Художник: Елена Бегма

Самое невероятное в истории трагического конца основателя ЧВК «Вагнер» Евгения Пригожина — это то, что за целые сутки после катастрофы самолета Embraer Legacy в Тверской области никто из официальных лиц или информагентств так и не осмелился произнести слова «Пригожин погиб», как будто само произнесение этих слов вслух означало что-то предельно бесповоротное, какое-то проклятие.

Даже Владимир Путин, лишь к вечеру следующего дня откликнувшийся на происшествие, сформулировал обтекаемо: «Если там находились, а первичные данные говорят о том, что там находились сотрудники компании «Вагнер», я хотел отметить, что эти люди внесли существенный вклад в наше общее дело борьбы с неонацистским режимом на Украине, мы об этом помним, знаем и не забудем».

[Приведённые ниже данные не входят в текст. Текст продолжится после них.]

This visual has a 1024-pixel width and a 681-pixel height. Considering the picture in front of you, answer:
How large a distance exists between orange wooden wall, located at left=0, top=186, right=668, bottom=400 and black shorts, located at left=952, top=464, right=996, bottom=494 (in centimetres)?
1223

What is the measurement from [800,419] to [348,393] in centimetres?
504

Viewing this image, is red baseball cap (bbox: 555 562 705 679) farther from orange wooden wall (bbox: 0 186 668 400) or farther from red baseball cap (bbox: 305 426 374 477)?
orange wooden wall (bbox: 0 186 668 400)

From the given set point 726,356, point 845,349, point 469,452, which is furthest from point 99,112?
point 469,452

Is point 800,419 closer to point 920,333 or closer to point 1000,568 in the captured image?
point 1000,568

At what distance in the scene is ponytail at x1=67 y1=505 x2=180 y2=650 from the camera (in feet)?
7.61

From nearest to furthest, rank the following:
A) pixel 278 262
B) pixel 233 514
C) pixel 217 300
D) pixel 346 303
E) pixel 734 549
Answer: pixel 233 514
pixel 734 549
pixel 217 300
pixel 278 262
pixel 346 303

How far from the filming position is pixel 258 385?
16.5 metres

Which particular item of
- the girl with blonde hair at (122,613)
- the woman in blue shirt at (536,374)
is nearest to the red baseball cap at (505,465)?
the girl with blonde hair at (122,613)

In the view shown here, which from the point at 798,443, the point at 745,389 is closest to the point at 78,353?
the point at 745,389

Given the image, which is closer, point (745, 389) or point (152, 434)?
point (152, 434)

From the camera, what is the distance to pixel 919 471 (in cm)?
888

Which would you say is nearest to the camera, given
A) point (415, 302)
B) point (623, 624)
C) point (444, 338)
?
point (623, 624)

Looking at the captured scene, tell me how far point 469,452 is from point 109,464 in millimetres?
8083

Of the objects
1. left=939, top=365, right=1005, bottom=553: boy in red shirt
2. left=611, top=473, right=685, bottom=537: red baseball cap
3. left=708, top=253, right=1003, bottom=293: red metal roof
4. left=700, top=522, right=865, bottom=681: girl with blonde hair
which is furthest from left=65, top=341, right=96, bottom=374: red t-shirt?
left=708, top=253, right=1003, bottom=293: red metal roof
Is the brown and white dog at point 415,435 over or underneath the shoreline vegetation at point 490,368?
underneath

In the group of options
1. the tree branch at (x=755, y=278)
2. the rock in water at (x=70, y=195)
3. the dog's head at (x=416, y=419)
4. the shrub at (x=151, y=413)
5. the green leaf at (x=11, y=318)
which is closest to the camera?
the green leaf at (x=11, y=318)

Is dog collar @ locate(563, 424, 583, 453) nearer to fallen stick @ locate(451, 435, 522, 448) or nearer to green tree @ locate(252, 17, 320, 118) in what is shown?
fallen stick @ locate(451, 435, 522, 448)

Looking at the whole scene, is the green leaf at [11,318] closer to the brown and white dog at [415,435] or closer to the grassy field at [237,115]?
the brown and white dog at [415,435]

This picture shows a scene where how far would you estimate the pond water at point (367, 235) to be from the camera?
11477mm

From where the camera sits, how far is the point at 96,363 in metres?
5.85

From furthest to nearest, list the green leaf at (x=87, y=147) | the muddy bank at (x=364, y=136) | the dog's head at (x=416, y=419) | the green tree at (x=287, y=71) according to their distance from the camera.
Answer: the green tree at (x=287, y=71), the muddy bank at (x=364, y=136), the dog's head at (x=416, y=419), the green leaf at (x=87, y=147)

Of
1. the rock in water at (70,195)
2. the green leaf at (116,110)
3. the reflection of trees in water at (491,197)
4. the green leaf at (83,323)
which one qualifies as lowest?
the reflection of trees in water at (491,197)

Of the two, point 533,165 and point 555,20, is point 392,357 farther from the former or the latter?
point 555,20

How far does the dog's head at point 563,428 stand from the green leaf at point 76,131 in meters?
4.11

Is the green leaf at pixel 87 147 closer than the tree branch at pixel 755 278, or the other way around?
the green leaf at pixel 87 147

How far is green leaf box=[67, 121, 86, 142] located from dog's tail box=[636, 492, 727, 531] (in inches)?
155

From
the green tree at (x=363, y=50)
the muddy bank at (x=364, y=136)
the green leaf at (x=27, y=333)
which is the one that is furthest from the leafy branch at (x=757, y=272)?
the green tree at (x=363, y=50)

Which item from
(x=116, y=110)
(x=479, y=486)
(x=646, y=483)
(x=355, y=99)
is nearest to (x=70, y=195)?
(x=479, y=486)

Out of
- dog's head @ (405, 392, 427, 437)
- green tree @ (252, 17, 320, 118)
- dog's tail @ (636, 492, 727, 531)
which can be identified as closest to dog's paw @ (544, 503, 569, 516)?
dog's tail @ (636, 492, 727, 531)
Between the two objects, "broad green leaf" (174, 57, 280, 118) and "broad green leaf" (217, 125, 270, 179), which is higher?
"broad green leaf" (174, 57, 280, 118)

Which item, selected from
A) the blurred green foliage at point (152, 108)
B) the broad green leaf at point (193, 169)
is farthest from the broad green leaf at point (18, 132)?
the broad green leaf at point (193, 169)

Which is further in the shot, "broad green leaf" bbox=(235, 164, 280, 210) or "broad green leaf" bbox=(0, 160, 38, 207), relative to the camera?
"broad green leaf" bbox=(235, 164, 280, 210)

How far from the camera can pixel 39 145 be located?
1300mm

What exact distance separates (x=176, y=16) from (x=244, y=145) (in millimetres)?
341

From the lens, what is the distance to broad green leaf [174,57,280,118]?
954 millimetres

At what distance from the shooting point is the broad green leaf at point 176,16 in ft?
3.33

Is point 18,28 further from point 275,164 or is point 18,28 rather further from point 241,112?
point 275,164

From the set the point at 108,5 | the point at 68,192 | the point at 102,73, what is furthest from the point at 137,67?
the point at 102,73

Если! Подтвердил так, что как бы и не совсем подтвердил. После этого президент произнес панегирик и в адрес лично Пригожина, отметив, что тот был человеком сложной судьбы, но талантливым. Однако и форма «был» не связывалась напрямую со смертью анонимных «сотрудников», будто бы Пригожин, как персонаж популярного сериала, погибнув, не погиб на самом деле, а вернется в следующем сезоне благодаря изворотливости сценаристов.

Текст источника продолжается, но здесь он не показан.